Saved entries:

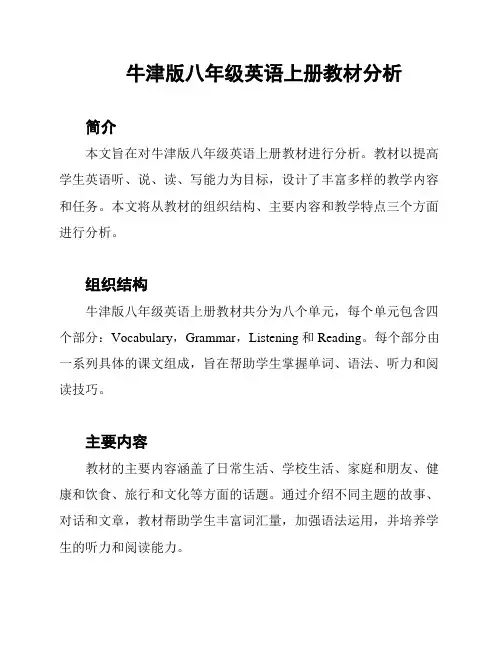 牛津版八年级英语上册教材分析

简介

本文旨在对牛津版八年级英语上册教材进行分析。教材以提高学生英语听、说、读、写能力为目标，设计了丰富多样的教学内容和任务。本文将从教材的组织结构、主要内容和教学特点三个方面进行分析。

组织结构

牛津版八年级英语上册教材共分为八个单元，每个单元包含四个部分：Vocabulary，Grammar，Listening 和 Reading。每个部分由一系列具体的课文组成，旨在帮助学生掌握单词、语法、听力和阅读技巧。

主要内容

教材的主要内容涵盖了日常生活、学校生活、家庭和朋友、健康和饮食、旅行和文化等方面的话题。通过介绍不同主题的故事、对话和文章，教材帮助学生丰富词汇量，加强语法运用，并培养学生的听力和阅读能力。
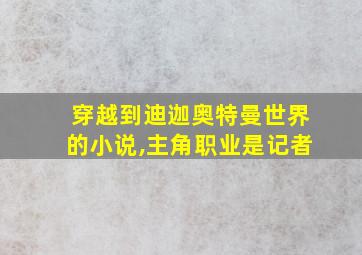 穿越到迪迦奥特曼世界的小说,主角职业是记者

### What is required
With the pictures left out, copy exactly the lines from the one containing "本文旨在对牛津版八年级英语上" through the last line of the data.

### The answer
本文旨在对牛津版八年级英语上册教材进行分析。教材以提高学生英语听、说、读、写能力为目标，设计了丰富多样的教学内容和任务。本文将从教材的组织结构、主要内容和教学特点三个方面进行分析。

组织结构

牛津版八年级英语上册教材共分为八个单元，每个单元包含四个部分：Vocabulary，Grammar，Listening 和 Reading。每个部分由一系列具体的课文组成，旨在帮助学生掌握单词、语法、听力和阅读技巧。

主要内容

教材的主要内容涵盖了日常生活、学校生活、家庭和朋友、健康和饮食、旅行和文化等方面的话题。通过介绍不同主题的故事、对话和文章，教材帮助学生丰富词汇量，加强语法运用，并培养学生的听力和阅读能力。
 穿越到迪迦奥特曼世界的小说,主角职业是记者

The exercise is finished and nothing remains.